Este último domingo en el evangelio de la misa se leyó la parábola de las vírgenes necias y prudentes. El sacerdote en su homilía me parece que no destacó el carácter escatológico de la parábola, que han subrayado santos como San Agustín.

No se trata, como decía el sacerdote de desaprovechar una ocasión de que Jesús se presente en un momento de nuestra vida y no estemos preparados para recibirle. Tampoco es sólo que tengamos que estar más atentos y preparados para posteriores ocasiones que pueda volver pasar por nuestro lado.
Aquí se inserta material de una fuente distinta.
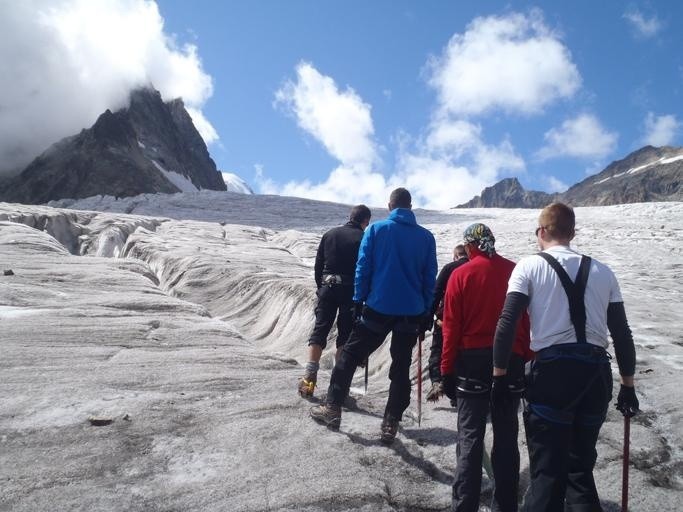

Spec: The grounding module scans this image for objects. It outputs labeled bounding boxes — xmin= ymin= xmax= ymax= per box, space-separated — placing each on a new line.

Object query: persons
xmin=492 ymin=202 xmax=639 ymax=512
xmin=298 ymin=205 xmax=371 ymax=408
xmin=426 ymin=245 xmax=470 ymax=408
xmin=309 ymin=188 xmax=436 ymax=445
xmin=441 ymin=223 xmax=532 ymax=512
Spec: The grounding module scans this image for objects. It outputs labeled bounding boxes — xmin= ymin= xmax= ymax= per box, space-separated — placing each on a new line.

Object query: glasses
xmin=536 ymin=227 xmax=547 ymax=237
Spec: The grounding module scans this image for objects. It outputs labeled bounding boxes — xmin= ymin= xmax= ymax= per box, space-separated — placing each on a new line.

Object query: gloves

La parábola no deja lugar a posteriores oportunidades pues habla del fin de nuestras vidas. Se trata de ese momento último de nuestra vida en el que si no estamos preparados no entraremos ya jamás en la boda del Hijo. De allí la perentoriedad del mensaje final de la parábola: “Vigilad, pues, porque no sabéis el día ni la hora”, pues se trata de nuestra salvación o condenación para toda nuestra eternidad.

Es verdad que este mensaje escatológico es más intranquilizador, pero si Cristo quiso darlo, nosotros, con la excusa de ser misericordiosos, no le podemos poner suavizaciones engañosas. Es un orgullo pecaminoso creer que podemos modificar la Escritura para hacerla más benéfica a los hombres. Y todavía más si al hacerlo nos creemos misericordiosos. ¿Es que Jesús que nos reveló su Palabra no es infinitamente más misericordioso que nosotros?

A mi juicio la predicación actual, en general ha pedido mordiente. Priman los conceptos adormecedores, suaves, que no molestan, que no exigen cambios de rumbo radicales a nuestras vidas. Hoy profetas como Jeremías no serían bien recibidos. Y sin embargo, no debemos olvidar la Escritura que nos habla de que Dios es terriblemente celoso con los falsos dioses. Porque es a este tipo de dioses falsos al que nos vemos muchas veces tentados a adorar: el dinero, el poder, el sexo, la soberbia, el hedonismo, el materialismo, el egoísmo desenfrenado y muchos otros. Y el castigo de ese Dios celoso nos debe sanamente asustar para permitirnos abandonar la adoración de ídolos como los mencionados que nos llevarán a la condena eterna. De hecho cualquier adorador de ídolos sufre ya una parte de castigo en esta vida. Cuando veo, por ejemplo, casos como el de un hombre que cuando le abandona su pareja, llega a matarla e incluso a matarse él mismo, lo primero que creo apreciar es a un adorador de ídolos. Adoraba a su mujer y cuando ésta le abandona ha perdido lo que creía el mayor bien de su vida, ha perdido para siempre su felicidad y se siente desesperado. Ya nada le importa, ni la vida de su adorada ni la suya propia. Si el ídolo que adorabas te falla no te queda nada. Adorar dioses falsos tiene funestas consecuencias. Adorar al Dios verdadero es lo único que nos dará la felicidad, a pesar de que nos falle todo los demás: matrimonio, fortuna, salud, hijos, etcétera.

Si cuando nos llegue la hora de la muerte nuestras almas son vírgenes prudentes que han mantenido su lámpara provista de una fe inquebrantable, libre de toda adoración a falsos dioses o ídolos, de seguro que entraremos en el gozo eterno que Dios nos tiene reservado.